++++ PASSAGE FOR REVIEW ++++

THOMAS M. ROUSE, SANDY ROUSE,and FEDERAL INSURANCE COMPANY,
Plaintiffs v. WILLIAMS REALTY BUILDING COMPANY, INCORPORATED,
Defendants
No. COA00-209
(Filed 17 April 2001)
Insurance--fire--home under construction--full policy limits--ambiguity resolved in favor of
insured
The trial court did not err by granting summary judgment in favor of the individual plaintiffs
in an action to recover the full limit of liability of insurance proceeds of $2,369,000 with an offset
for the $1,774,381 already paid for loss by fire to plaintiffs' home while it was under construction,
because: (1) where policy language is reasonably susceptible to either construction by the parties,
the ambiguity is resolved in favor of the insured and against the insurer; (2) the insurance company's
construction of the policy paragraph entitled amount of insurance improperly substitutes the term
limit of liability for amount of insurance since express language to this effect could have been
used in the policy had the parties intended this construction; (3) plaintiffs' construction properly
contends the loss settlement paragraph of the policy determines the amount payable in the event
of a covered loss which is determined by whether the amount of insurance is more or less than
80% of the full replacement cost of the building; and (4) although the actual amount of insurance
at the time of loss is $1,774,381, that amount is only 75.4% of the replacement cost while the policy
requires the greater amount of 80% or $2,353,960 to be paid in addition to the reasonable expenses
for debris removal of $15,040 which brings the total amount due under the policy to the limit of
liability of $2,369,000.

++++ GIVEN DATA ++++

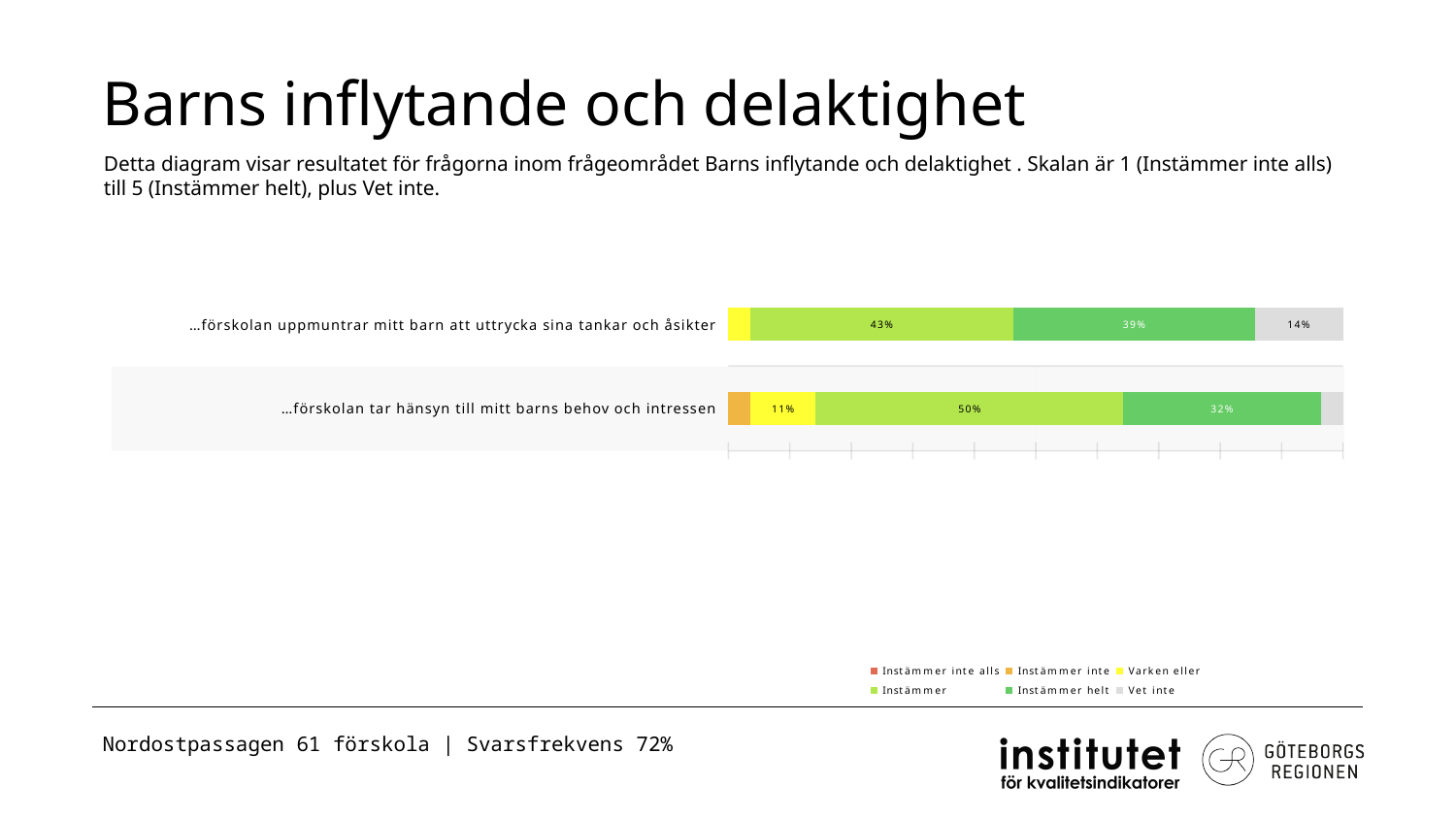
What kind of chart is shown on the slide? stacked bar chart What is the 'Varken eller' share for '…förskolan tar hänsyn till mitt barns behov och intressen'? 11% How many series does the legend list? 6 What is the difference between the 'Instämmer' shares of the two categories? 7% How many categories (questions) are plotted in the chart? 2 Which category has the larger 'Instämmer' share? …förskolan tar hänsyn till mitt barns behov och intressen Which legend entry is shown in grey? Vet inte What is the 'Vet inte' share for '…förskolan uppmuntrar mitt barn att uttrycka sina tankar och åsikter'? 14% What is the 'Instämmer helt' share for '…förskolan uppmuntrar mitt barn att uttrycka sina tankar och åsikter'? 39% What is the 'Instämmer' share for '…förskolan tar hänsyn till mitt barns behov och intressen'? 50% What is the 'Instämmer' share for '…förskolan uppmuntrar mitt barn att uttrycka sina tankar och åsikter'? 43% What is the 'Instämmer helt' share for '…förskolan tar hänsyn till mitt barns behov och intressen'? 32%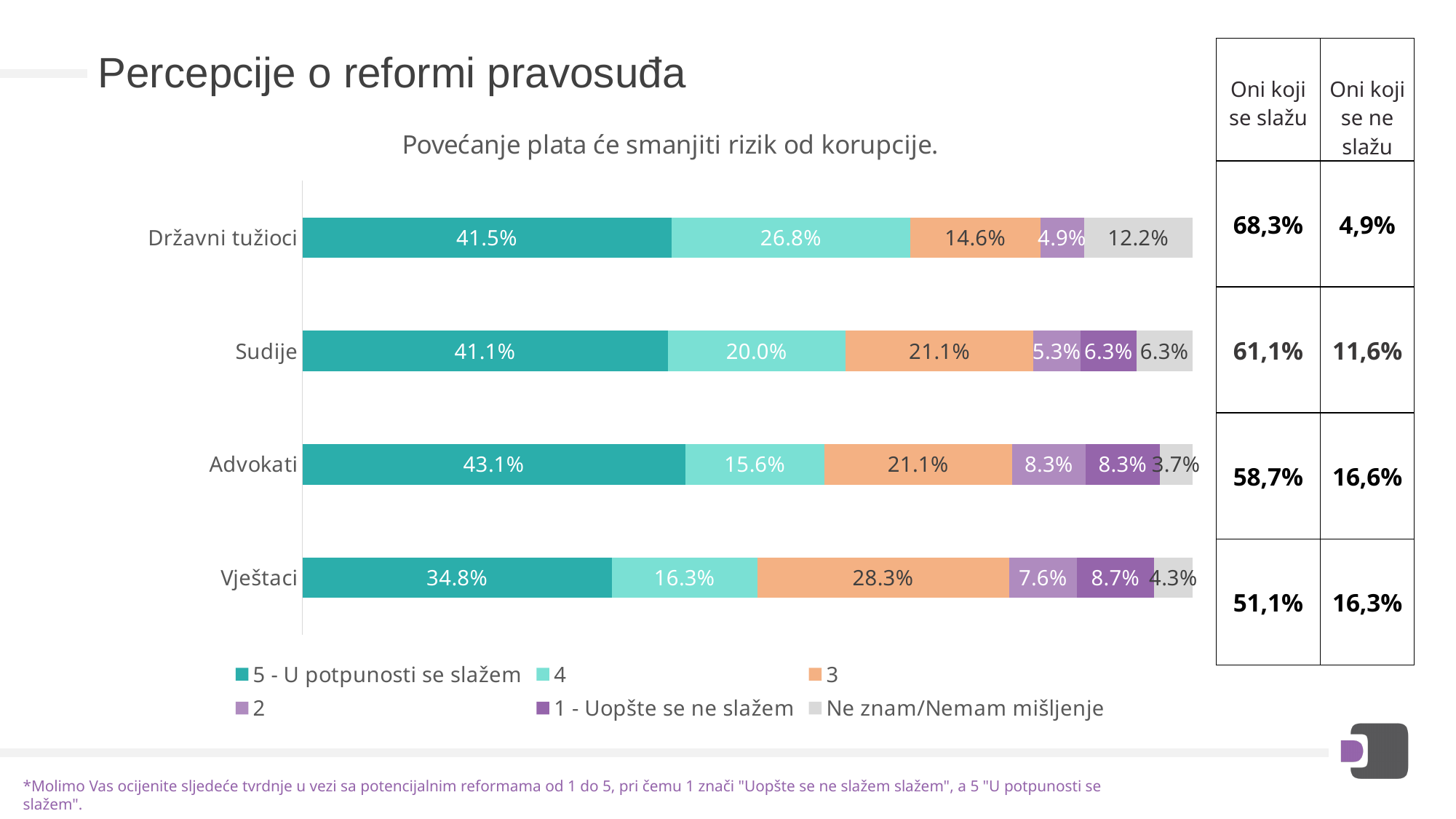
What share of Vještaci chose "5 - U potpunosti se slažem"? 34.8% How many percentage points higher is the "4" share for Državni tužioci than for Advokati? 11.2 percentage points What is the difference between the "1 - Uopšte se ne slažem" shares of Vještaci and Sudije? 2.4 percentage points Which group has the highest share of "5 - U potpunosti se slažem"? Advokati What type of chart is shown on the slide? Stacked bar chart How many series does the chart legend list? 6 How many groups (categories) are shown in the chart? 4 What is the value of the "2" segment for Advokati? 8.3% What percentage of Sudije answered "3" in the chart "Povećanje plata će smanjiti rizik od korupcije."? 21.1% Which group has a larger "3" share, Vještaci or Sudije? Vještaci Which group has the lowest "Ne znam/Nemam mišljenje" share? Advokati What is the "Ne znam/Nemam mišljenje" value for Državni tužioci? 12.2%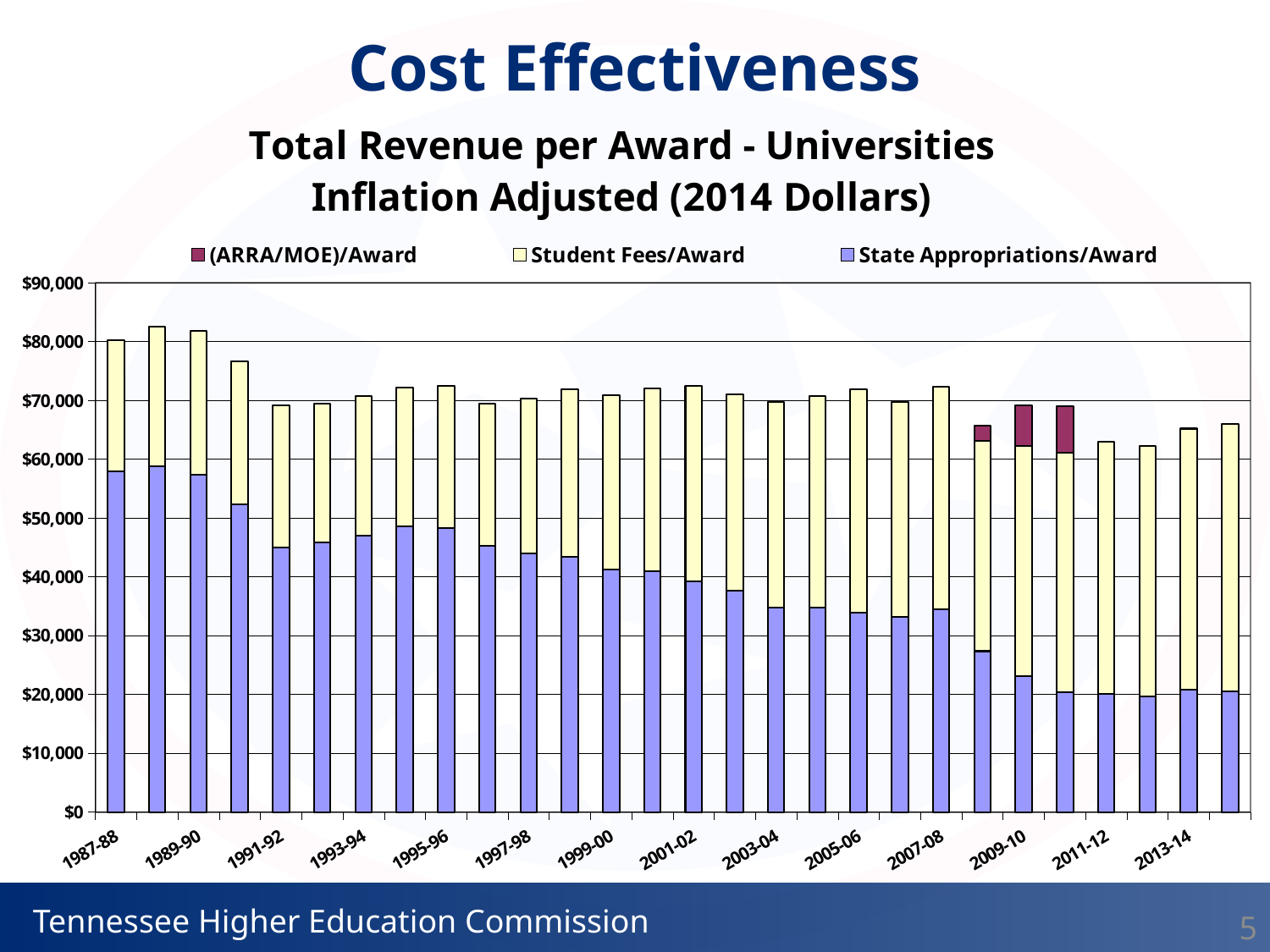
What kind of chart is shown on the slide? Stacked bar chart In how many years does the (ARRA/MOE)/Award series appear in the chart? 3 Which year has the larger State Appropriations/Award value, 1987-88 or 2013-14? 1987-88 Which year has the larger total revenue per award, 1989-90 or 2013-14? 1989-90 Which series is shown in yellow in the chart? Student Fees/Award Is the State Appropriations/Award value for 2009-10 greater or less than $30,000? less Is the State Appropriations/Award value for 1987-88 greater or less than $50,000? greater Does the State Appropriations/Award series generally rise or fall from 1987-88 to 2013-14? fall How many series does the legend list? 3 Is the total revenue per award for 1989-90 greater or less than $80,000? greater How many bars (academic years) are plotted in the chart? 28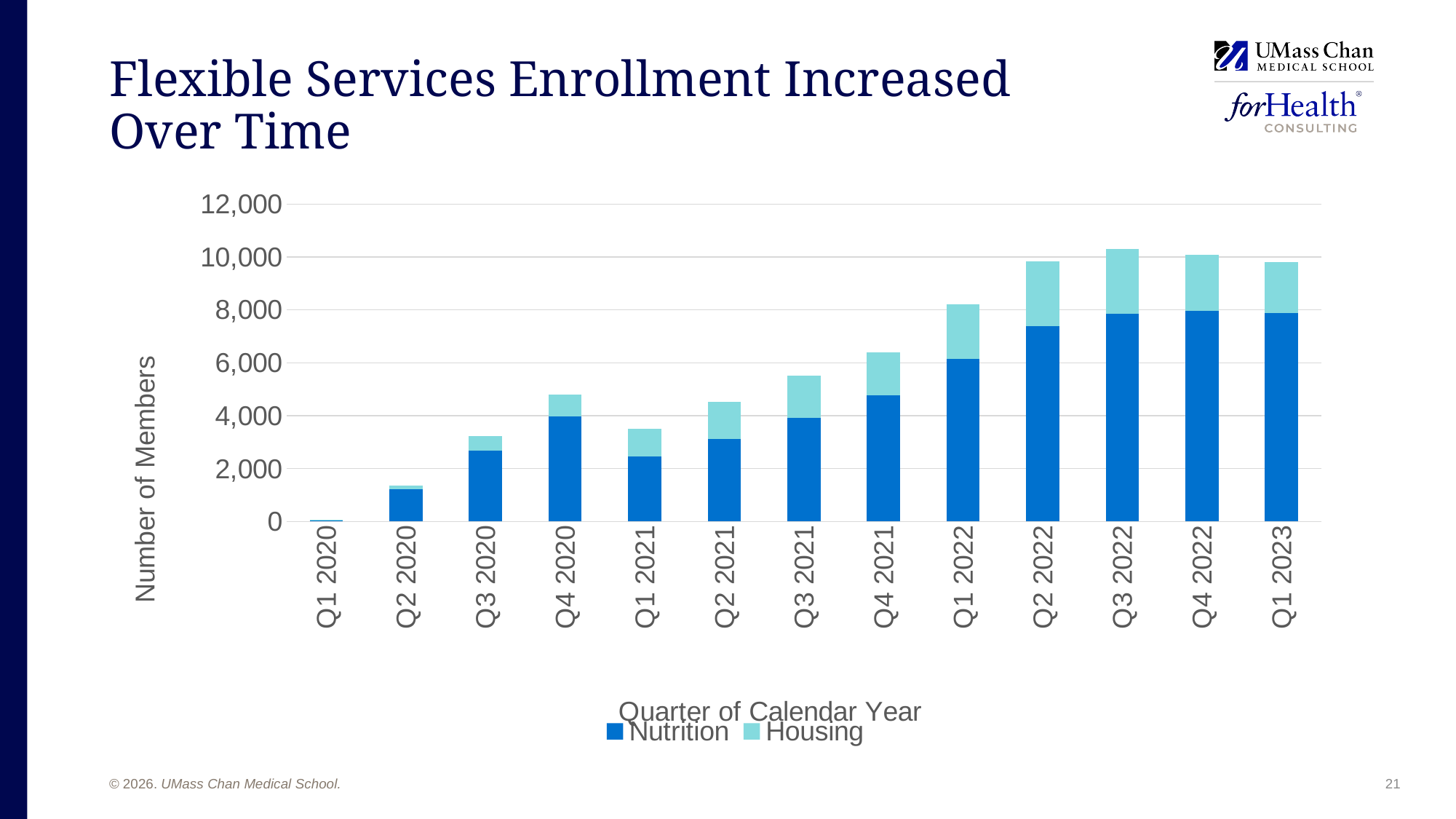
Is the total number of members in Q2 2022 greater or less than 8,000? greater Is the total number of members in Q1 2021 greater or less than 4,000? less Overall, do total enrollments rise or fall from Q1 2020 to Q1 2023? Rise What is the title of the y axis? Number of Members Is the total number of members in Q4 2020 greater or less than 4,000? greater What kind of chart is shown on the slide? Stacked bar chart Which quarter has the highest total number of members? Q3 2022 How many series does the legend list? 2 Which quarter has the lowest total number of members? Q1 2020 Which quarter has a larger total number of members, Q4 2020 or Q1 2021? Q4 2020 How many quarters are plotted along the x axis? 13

++++

TASK ITEM —
Reproduce word for word the stretch of the fire insurance case summary from "THOMAS M. ROUSE, SANDY" through "17 April 2001)". The lines above have no connection to the fire insurance case summary.

ANSWER AREA —
THOMAS M. ROUSE, SANDY ROUSE,and FEDERAL INSURANCE COMPANY,
Plaintiffs v. WILLIAMS REALTY BUILDING COMPANY, INCORPORATED,
Defendants
No. COA00-209
(Filed 17 April 2001)